Cannabis is a difficult thing to advertise, largely due to it’s tricky legal status on a federal level, cannabis is not completely legal across America, only in certain states. Now that the number of legalised states seems to be growing rapidly, chances are we will begin to see a lot more in the way of marijuana-related advertising, however, how do you advertise something which polarises opinion so much?
The duopoly may be soaking up all the growth in digital advertising, but not the ad dollars of one growing category: weed marketers.
That’s because Facebook and Google won’t accept marijuana ads. A Google spokesperson said the company doesn’t allow marijuana ads on either the display or search side because the product is illegal on the federal level, while Facebook’s ad policy prohibits sales promotions on cannabis. That’s opened the door to smaller programmatic ad marketplaces, in particular, to grow their cannabis business. Six agency and programmatic executives report that their weed business is expanding, thanks in part to less competition. (Holding company agencies also swear off marijuana accounts.)
“Cannabis advertising really started picking up in programmatic buying over the past year because more and more people are getting into the business, and legit marijuana brands are also growing bigger,” said Jeffrey Finch, co-founder and chief product officer for Denver-headquartered demand-side platform Choozle. “They realized that they need more advertising.”
Programmatic buying for marijuana clients requires more human supervision and technological sophistication due to the legal complexities. After all, weed is not legal in every state in the U.S. Because of that, Finch said his team only runs managed programmatic campaigns for marijuana advertisers, although 90 percent of Choozle’s clients use self-serve. “Cannabis is still considered as sensitive content, so we have to be extra careful with the creative and the targeting,” said Finch. “Those ads will show up on publishers who have no aversion to cannabis content.”
Vendors must go through several validation points to make sure weed ads are compliant with laws. For instance, Finch said that in addition to targeting people who are over 21 and in states that legalized marijuana based on ZIP code, his team also uses keyword targeting to find the right content to serve cannabis ads against. For instance, a marijuana chocolate brand can target web pages with the phrase “weed chocolate.” If “weed chocolate” appears on one page over three times, the page would probably be a good fit for the brand.
Meanwhile, Darren Roberts, co-founder of High There!, a dating app for cannabis consumers, is also seeing this uptick in programmatic buying. He said his company is integrating Twitter-owned MoPub to serve display, interstitial and video ads programmatically. “We have a community of individuals who happen to enjoy cannabis, but they are like anyone else,” said Roberts. “That means advertisers can target based on people’s interests like food, culture and outdoor activities. We don’t set the goal of advertising to marijuana brands only — we want to bring mainstream advertisers to our community.”

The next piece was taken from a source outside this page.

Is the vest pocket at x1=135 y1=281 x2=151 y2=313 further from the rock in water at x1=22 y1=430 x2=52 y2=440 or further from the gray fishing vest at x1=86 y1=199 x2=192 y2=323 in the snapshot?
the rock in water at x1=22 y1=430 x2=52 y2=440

Despite cannabis advertisers’ growing interest in programmatic, ad tech is nascent in cannabis. Olivia Mannix, CEO and founder of cannabis marketing agency Cannabrand, said her clients usually spend a small part of their marketing budget, like around $10,000 a month, on programmatic. “Cannabis brands are still more interested in earned and owned [media] than paid media because of ad platforms’ limitations,” said Mannix. “When we created ads, the content tends to be more educational and less recreational-focused.”
Meghan Larson, CEO and co-founder of Adistry, an ad network specialized in cannabis advertising, said that although the number of publishers her company works with has doubled to around 300 over the past year, overall publisher traffic for the cannabis industry is much lower compared to other industry verticals. This is because major exchanges like Google, AppNexus and Rubicon Project all declined marijuana advertising, according to Larson. “We can’t move forward yet. It would be great if we can work with Google and Facebook to run device ID tracking,” she said. “But it will come eventually because cannabis advertisers are looking for alternatives to traditional advertising.”
Finch also believes programmatic ad spend in cannabis is too small to interest the likes of Google and Facebook. His brand and agency clients in this category usually spend somewhere between $5,000 and $20,000 a month, and cannabis advertisers make less than 1 percent of Choozle’s overall revenue, he said.
“The only reason why we are doing programmatic for cannabis advertisers right now is someone has to do it — and do it right,” said Finch. “It’s a legit industry in Colorado, and I personally want to make it work.”